Régulièrement, les consommateurs ont recours aux ressources en ligne pour vérifier la crédibilité des professionnels et des autres personnes qui sollicitent leur confiance. Cette commodité pourrait tirer à sa fin. Dans un projet de politique rendu public la semaine dernière, le Commissariat à la protection de la vie privée du Canada (CPVPC) préconise d’obliger les moteurs de recherche à supprimer les liens menant à des documents, peu importe que ces liens conduisent à des documents qui sont parfaitement conformes aux lois. Les personnes qui souhaitent cacher des informations pourraient forcer les moteurs de recherche à effacer les hyperliens qui y conduisent sans avoir à démontrer leur caractère illégal.
Actuellement, il est bien établi au Canada que les tribunaux peuvent, après avoir constaté qu’un document se trouvant sur Internet contrevient aux lois, ordonner sa suppression. Les juges ordonnent aussi la suppression des liens hypertextes menant à des documents contraires aux lois. Il y a donc un équilibre entre le droit de rechercher librement des informations et le droit de protéger la vie privée et la réputation. Dès lors qu’il est démontré qu’un document viole la réputation d’une personne ou sa vie privée, un juge peut ordonner sa suppression de même que l’effacement des hyperliens qui y conduisent. Le CPVPC propose de rompre cet équilibre.
Équilibre rompu
Le CPVPC s’appuie sur une interprétation extrême de la législation sur la protection des renseignements personnels. Une interprétation qui a pourtant été écartée par la Cour suprême. Selon le raisonnement du CPVPC, lorsqu’un internaute introduit le mot « rose » et le mot « petit » dans une requête sur un moteur de recherche, cela ferait en sorte que le moteur de recherche recueille, utilise et communique des renseignements personnels au sens de la Loi sur la protection des renseignements personnels s’il s’avère que les mots correspondent au nom d’une personne !
L’approche du CPVPC fait abstraction du fait que les informations qui sont licitement en ligne font partie de l’espace public. Par exemple, les médias en ligne présentent des informations sur les faits et gestes publics d’un très grand nombre de personnes. On veut donner à ceux qui ne veulent pas que ces informations publiques circulent sur Internet le droit de forcer un moteur de recherche à effacer les liens qui y conduisent. Et cela sans qu’un juge évalue la légalité des documents concernés.
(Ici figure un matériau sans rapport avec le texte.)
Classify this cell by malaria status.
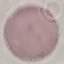
Uninfected.

image_type: automatically extracted cell patch, resized to 64 × 64 pixels
preparation: thin smear
stain: Giemsa
capture: smartphone camera at the microscope eyepiece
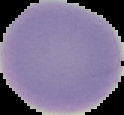
Summary:
  - Image type: segmented cell region on a black background
  - Image size: 124×115 pixels
  - Malaria status: uninfected
  - Preparation: thin blood smear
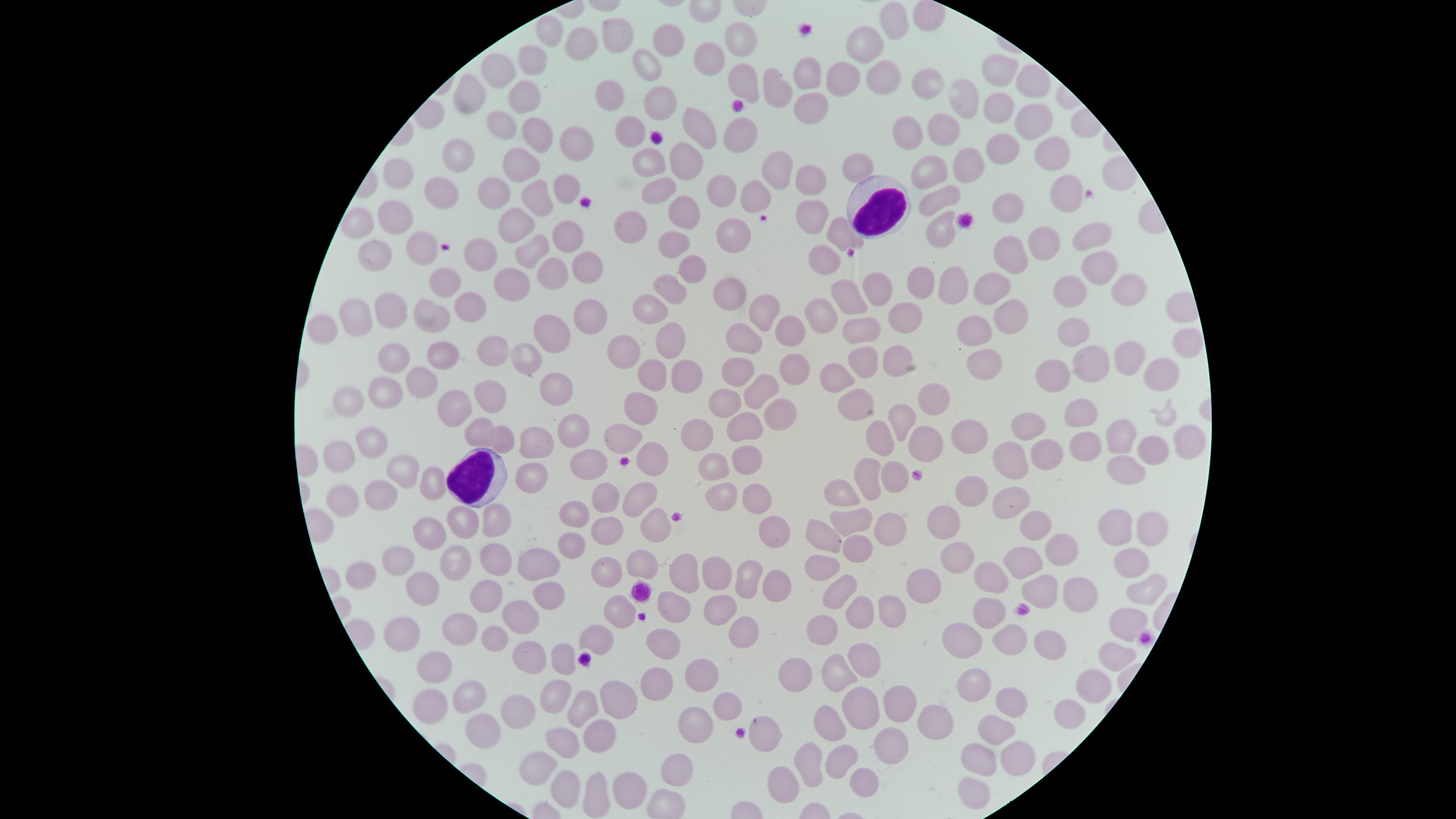
field_of_view: single
image_size: 1456×819 pixels
capture: smartphone photograph through the microscope eyepiece
white_blood_cells: 'approximate marker points as (x, y) in pixels: (878, 208), (475, 479)'
stain: Giemsa
presence: no malaria parasites detected
visible_region: circular
uninfected_red_blood_cells: 'approximate marker points as (x, y) in pixels: (891, 24), (549, 32), (613, 35), (739, 37), (662, 39), (579, 42), (865, 49), (534, 60), (709, 63), (497, 64), (646, 65), (993, 70), (881, 73), (807, 78), (841, 80), (743, 83), (780, 83), (925, 86), (1024, 86), (527, 90), (608, 91), (474, 94), (656, 97), (959, 100), (816, 104), (1009, 104), (1028, 118), (505, 121), (916, 122), (634, 123), (940, 128), (694, 130), (733, 131), (535, 133), (564, 144), (1052, 152), (457, 153), (1006, 153), (644, 154), (520, 158), (684, 162), (967, 165), (856, 168), (777, 170), (401, 172), (931, 174), (809, 180), (565, 185), (446, 186), (653, 186), (1054, 190), (492, 191), (717, 191), (749, 191), (536, 197), (943, 197), (997, 198), (809, 210), (398, 212), (676, 212), (513, 219), (637, 219), (362, 220), (730, 227), (837, 232), (943, 232), (1091, 233), (567, 238), (674, 239), (1044, 243), (377, 245), (417, 247), (537, 249), (480, 252), (1009, 253), (819, 259), (688, 264), (1091, 266), (580, 267), (543, 271), (923, 282), (951, 282), (442, 284), (515, 284), (993, 285), (1075, 285), (667, 286), (727, 288), (1128, 291), (877, 293), (468, 303), (849, 303), (651, 308), (386, 309), (591, 310), (1018, 310), (359, 312), (763, 312), (909, 316), (816, 317), (426, 318), (329, 325), (789, 330), (975, 331), (550, 334), (670, 335), (747, 337), (864, 337), (1066, 337), (1183, 342), (497, 349), (441, 353), (625, 353), (908, 357), (1121, 357), (864, 358), (527, 359), (393, 360), (990, 362), (1087, 363), (791, 366), (652, 370), (736, 370), (1160, 371), (684, 373), (1058, 373), (421, 376), (839, 379), (763, 387), (555, 388), (380, 389), (488, 393), (929, 395), (347, 400), (728, 400), (858, 400), (453, 401), (642, 405), (1076, 409), (775, 410), (900, 416), (1026, 424), (478, 427), (742, 427), (568, 428), (700, 432), (968, 433), (623, 434), (1122, 435), (1184, 436), (369, 439), (503, 439), (930, 439), (532, 440), (882, 440), (1088, 444), (1152, 445), (741, 451), (340, 452), (652, 455), (1050, 456), (1011, 457), (708, 460), (586, 462), (1124, 467), (400, 469), (869, 471), (528, 477), (893, 477), (426, 487), (967, 489), (1011, 489), (842, 494), (717, 495), (756, 495), (608, 500), (378, 501), (344, 502), (638, 502), (576, 514), (498, 518), (850, 520), (463, 521), (944, 521), (1033, 521), (880, 524), (430, 527), (1107, 527), (1145, 528), (654, 530), (770, 531), (607, 534), (823, 538), (856, 547), (571, 549), (1058, 549), (489, 560), (957, 560), (400, 561), (458, 561), (643, 561), (1130, 561), (534, 565), (1024, 565), (827, 566), (366, 568), (716, 570), (605, 573), (745, 575), (771, 576), (682, 578), (925, 581), (991, 581), (420, 585), (1038, 588), (1146, 588), (841, 591), (486, 592), (1080, 596), (547, 597), (888, 604), (717, 608), (524, 612), (627, 612), (675, 612), (859, 612), (991, 612), (1123, 621), (741, 624), (469, 628), (819, 629), (397, 632), (1006, 633), (961, 634), (493, 639), (589, 639), (661, 644), (1051, 645), (862, 655), (528, 656), (1110, 659), (555, 660), (446, 663), (802, 669), (702, 670), (838, 670), (662, 678), (978, 684), (1093, 688), (552, 690), (471, 694), (433, 698), (728, 698), (896, 702), (582, 706), (1011, 706), (614, 707), (1069, 709), (514, 714), (856, 714), (928, 714), (694, 722), (830, 725), (479, 729), (601, 729), (997, 730), (769, 738), (564, 741), (886, 742), (840, 756), (1014, 759), (809, 761), (978, 761), (676, 763), (534, 766), (858, 774), (559, 783), (628, 784), (777, 784), (595, 792), (969, 794)'
preparation: thin smear of blood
State which parasite is depicted.
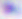

This is Toxoplasma gondii.

400x magnification. Micrograph.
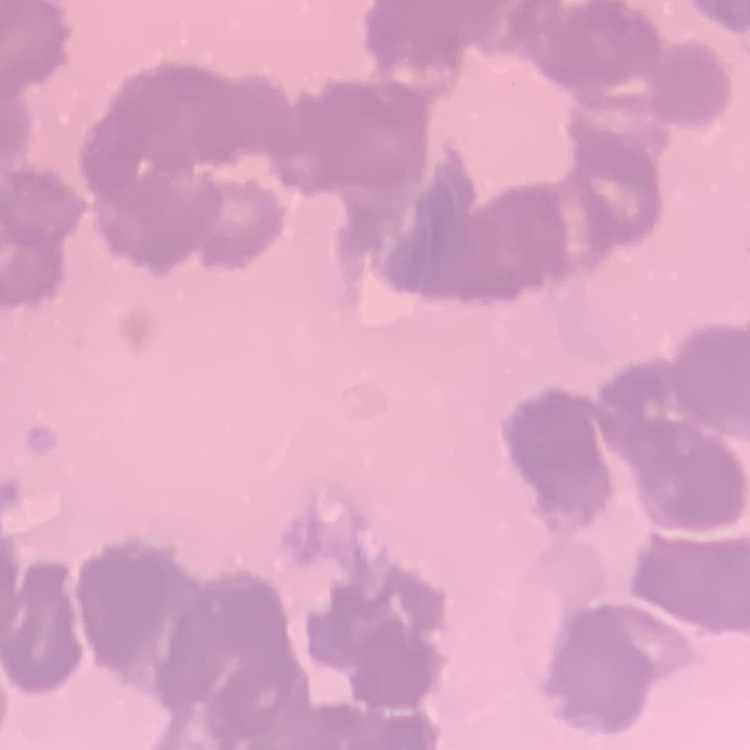

Summary:
  - Red blood cell morphology: rouleaux formation
  - Stain: Field's or Giemsa
  - Image type: square crop of a larger photomicrograph
  - Preparation: thin blood film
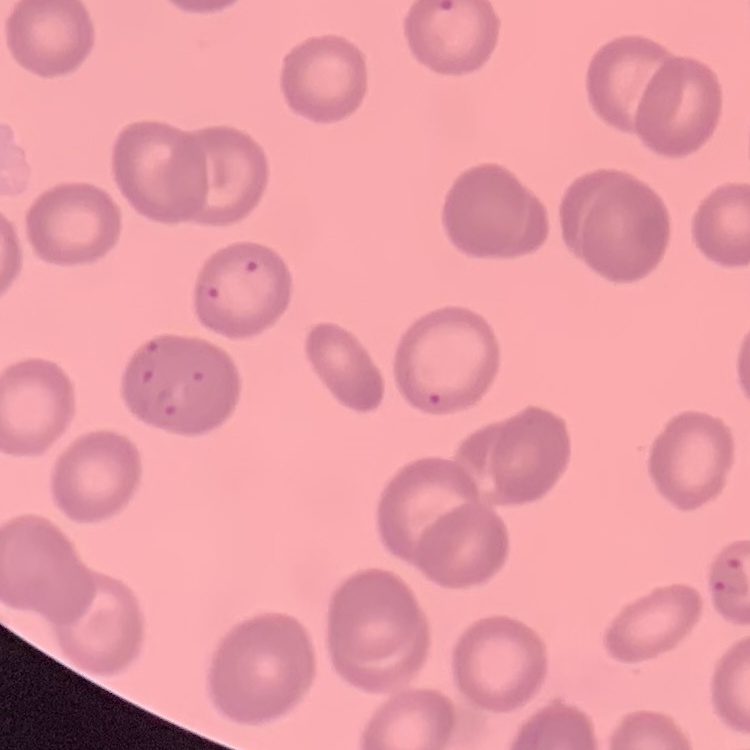

red blood cell morphology = no rouleaux formation
stain = Field's or Giemsa
preparation = thin peripheral smear
image type = one tile cut from a larger photomicrograph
Identify the parasite.
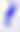

Toxoplasma gondii.

Photomicrograph. Captured at 400x magnification.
Report the malaria status of this cell.
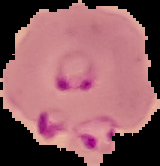

It is parasitized.

Summary:
  - Image size: 160×166 pixels
  - Image type: segmented cell region on a black background
  - Preparation: thin blood smear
Il s’agit en substance d’importer au Canada la vision extrême émanant d’une décision rendue en 2014 par la Cour de justice de l’Union européenne. Cette décision décrétait qu’un individu vivant en Europe peut exiger que les moteurs de recherche suppriment des listes de résultats les liens qui conduisent à des documents licitement en ligne qui comportent son nom et qu’il veut rendre invisibles.
Effacer l’histoire gênante ?
Au nombre des informations menacées par ce veto accordé à ceux qui veulent faire oublier leurs faits publics, il y a les archives des médias et les autres informations ayant un caractère historique. Les clientèles naturelles de tels recours en effacement d’hyperliens sont les personnes condamnées ou les professionnels ayant fait l’objet de sanctions disciplinaires qui peuvent trouver opportun d’occulter un passé gênant.
Avec le mécanisme mis en avant par le CPVPC, nul besoin de faire constater l’illégalité d’un document pour réclamer qu’il soit camouflé. Le document demeure en ligne, mais il est effacé des résultats de recherche destinés aux simples citoyens. Mais ceux qui font profession de fouiller le passé des gens à des fins lucratives peuvent continuer à utiliser d’autres moyens pour chercher des informations sur de futurs employés, débiteurs ou ex-conjoints ! On ne fait que rendre les documents licites plus difficiles à trouver. Plutôt broche à foin comme mode de protection de la vie privée !
Le CPVPC tient pour acquis que les informations qui circulent sur le Web sont toutes sujettes à un « consentement » révocable des personnes. Or, les informations qui se trouvent licitement dans l’espace public ne le sont pas en raison d’un « consentement » des personnes. Un condamné pour une agression sexuelle n’a pas à consentir à ce que les informations sur ses délits soient disponibles au public. Le public a intérêt à connaître ce type d’information. S’il se souciait du droit du public à l’information, le CPVPC postulerait plutôt que les informations licitement en ligne sont des renseignements publics et non des renseignements intimes, comme le sont les informations se trouvant dans les dossiers de crédit ou les dossiers médicaux.